I was Afraid of Sawmills

Where I grew up, we had a sawmill.   We were no different than any other small town in South Mississippi.  Back fifty years ago, every small town around here had a saw mill.   The hills and bottoms outside town were covered in three things, row crops, pastures and pine trees.

My Grandfather said “Some of that land ain’t good for nothing more than growing pines.” He was right.

The sawmill we had was big.  It was in town, on the north side.   The Central Lumber Company  straddled the road that led north to the next county.

The mill crowded the two railroad tracks that led to the rest of the world.   From the south side to the north side, it stretched over a half mile.  Pine logs were on the west side, next to the mill, where the cutting and sawing was done.  New lumber was stacked on the east.

I would ride my bicycle to baseball practice, I can still hear the saw teeth biting into the logs.  A high pitched whine that screamed when it made the first cut or got pinched.

Back then, huge machines straddled bundles of new lumber, to make stacks twenty feet high across the street.  It seemed like there was a perpetual dust cloud on the gravel road that ran through the center of the mill.

They burned the sawdust, the bark and the trimmings.  Black smoke floated towards the sky seven days a week.   Ash fell from the sky, like powdered rain.
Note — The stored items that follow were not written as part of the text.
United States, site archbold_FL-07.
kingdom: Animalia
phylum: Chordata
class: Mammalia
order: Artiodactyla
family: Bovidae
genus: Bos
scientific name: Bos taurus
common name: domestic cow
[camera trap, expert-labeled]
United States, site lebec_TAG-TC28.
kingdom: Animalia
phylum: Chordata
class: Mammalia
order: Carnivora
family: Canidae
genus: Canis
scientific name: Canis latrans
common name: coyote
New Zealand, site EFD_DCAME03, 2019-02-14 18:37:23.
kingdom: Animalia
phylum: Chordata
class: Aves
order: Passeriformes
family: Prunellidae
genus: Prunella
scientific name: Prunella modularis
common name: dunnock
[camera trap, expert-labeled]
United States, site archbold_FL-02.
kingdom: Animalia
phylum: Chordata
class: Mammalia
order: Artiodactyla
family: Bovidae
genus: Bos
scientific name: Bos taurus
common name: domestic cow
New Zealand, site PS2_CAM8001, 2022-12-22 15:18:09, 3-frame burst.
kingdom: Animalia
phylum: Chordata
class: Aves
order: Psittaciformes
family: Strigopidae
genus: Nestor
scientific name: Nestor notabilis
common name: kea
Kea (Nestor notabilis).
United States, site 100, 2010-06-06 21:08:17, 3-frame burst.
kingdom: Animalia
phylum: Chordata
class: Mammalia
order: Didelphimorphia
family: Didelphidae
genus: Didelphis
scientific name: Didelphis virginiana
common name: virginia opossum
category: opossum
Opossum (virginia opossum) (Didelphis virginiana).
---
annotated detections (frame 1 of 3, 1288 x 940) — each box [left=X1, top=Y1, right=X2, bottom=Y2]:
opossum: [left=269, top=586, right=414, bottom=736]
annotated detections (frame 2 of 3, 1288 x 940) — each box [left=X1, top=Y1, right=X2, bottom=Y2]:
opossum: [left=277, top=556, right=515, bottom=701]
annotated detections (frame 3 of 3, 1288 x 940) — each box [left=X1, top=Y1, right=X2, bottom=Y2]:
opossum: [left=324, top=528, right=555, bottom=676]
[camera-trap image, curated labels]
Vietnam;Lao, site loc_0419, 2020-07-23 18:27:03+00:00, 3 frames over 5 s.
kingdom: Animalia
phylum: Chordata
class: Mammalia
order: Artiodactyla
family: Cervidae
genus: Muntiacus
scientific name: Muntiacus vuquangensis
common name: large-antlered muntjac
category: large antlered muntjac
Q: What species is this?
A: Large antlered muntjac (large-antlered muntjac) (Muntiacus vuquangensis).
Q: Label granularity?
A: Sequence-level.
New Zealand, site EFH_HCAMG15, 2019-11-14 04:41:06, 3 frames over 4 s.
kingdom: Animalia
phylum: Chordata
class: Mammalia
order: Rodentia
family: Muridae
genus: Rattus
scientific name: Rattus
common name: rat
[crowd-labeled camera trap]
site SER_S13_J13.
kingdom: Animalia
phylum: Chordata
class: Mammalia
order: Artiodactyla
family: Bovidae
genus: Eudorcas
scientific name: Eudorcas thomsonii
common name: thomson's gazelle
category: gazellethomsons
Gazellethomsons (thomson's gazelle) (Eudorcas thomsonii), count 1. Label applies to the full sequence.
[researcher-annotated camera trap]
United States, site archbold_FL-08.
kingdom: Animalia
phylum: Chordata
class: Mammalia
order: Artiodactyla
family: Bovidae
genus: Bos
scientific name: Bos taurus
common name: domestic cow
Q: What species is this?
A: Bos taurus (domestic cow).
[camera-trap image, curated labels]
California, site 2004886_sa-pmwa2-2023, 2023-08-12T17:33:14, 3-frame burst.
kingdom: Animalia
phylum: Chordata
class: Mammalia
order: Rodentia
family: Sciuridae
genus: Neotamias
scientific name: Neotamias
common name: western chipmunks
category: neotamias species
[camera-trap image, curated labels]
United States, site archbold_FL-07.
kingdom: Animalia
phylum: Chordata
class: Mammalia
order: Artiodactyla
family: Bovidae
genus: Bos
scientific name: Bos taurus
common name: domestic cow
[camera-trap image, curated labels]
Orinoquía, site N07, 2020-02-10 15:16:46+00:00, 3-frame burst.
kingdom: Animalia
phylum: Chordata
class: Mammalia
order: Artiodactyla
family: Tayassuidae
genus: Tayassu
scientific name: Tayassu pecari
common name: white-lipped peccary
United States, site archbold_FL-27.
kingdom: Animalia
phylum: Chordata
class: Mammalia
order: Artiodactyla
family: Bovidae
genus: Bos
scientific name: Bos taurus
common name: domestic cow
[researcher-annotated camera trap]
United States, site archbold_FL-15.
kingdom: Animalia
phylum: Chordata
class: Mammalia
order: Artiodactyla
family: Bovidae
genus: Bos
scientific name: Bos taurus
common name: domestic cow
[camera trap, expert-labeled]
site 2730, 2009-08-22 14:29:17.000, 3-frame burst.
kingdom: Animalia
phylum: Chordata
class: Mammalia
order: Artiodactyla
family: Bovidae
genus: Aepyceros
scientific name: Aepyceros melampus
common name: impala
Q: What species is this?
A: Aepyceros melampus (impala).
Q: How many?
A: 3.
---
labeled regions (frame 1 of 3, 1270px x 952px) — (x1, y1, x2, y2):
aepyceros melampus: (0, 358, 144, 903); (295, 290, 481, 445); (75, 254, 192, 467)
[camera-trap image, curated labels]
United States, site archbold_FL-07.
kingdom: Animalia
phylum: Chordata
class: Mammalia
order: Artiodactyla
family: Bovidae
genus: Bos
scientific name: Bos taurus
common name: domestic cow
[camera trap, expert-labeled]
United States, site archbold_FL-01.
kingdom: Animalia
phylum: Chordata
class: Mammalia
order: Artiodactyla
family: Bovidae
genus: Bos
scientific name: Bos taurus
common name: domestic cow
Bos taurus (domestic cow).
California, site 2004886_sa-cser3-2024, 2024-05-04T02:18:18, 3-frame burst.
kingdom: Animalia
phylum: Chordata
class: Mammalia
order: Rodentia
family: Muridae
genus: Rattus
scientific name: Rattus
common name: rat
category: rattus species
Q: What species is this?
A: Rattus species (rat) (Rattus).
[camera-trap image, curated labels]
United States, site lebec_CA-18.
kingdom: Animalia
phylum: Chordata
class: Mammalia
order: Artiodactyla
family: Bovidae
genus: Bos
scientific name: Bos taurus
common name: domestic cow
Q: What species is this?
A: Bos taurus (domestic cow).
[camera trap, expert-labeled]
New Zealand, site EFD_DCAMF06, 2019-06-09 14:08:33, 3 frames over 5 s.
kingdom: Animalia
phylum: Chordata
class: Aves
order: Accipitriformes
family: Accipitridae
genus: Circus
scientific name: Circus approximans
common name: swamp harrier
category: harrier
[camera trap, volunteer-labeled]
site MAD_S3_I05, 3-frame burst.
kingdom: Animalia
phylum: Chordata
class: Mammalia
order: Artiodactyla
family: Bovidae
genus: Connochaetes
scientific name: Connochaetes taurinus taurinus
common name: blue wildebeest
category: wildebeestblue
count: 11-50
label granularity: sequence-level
There must have been a hundred men working there.  My Grandmother’s brother started there when he was seventeen.  He retired when he turned sixty-five.  Only job he ever had.

To this day, at exactly seven o’clock every morning, a steam whistle blows, still calling men to work.  Back when we slept with windows open and there was no electricity, you could hear the steam whistle all over town.

There were saw mills in Bude, Hazlehurst, Monticello, another in Silver Creek, and a good-sized one in Crosby.  Yes, there was one in Hamburg and another in Oldenburg.  Mississippi had a lot of sawmills in the first half of the twentieth century.

I was afraid of every sawmill I saw.

One of them killed my other Grandfather.  The one I never met.   The one who died when my father was an eight year old child. The one that made my father, my uncle and my aunt into orphans.   Something that bad, well, you had to fear it.

I remember my Dad’s folks saying he feel against a turning saw blade.  He was cut real bad.  They used a tourniquet.  He was going to be alright.  It was going to take an hour or two to find a doctor, put him on a wagon, take him to town.  He loosed the tourniquet.

Died on the back of a wagon on a dirt road in Arkansas.

Anything big enough to kill my grandfather was big enough to scare me back then.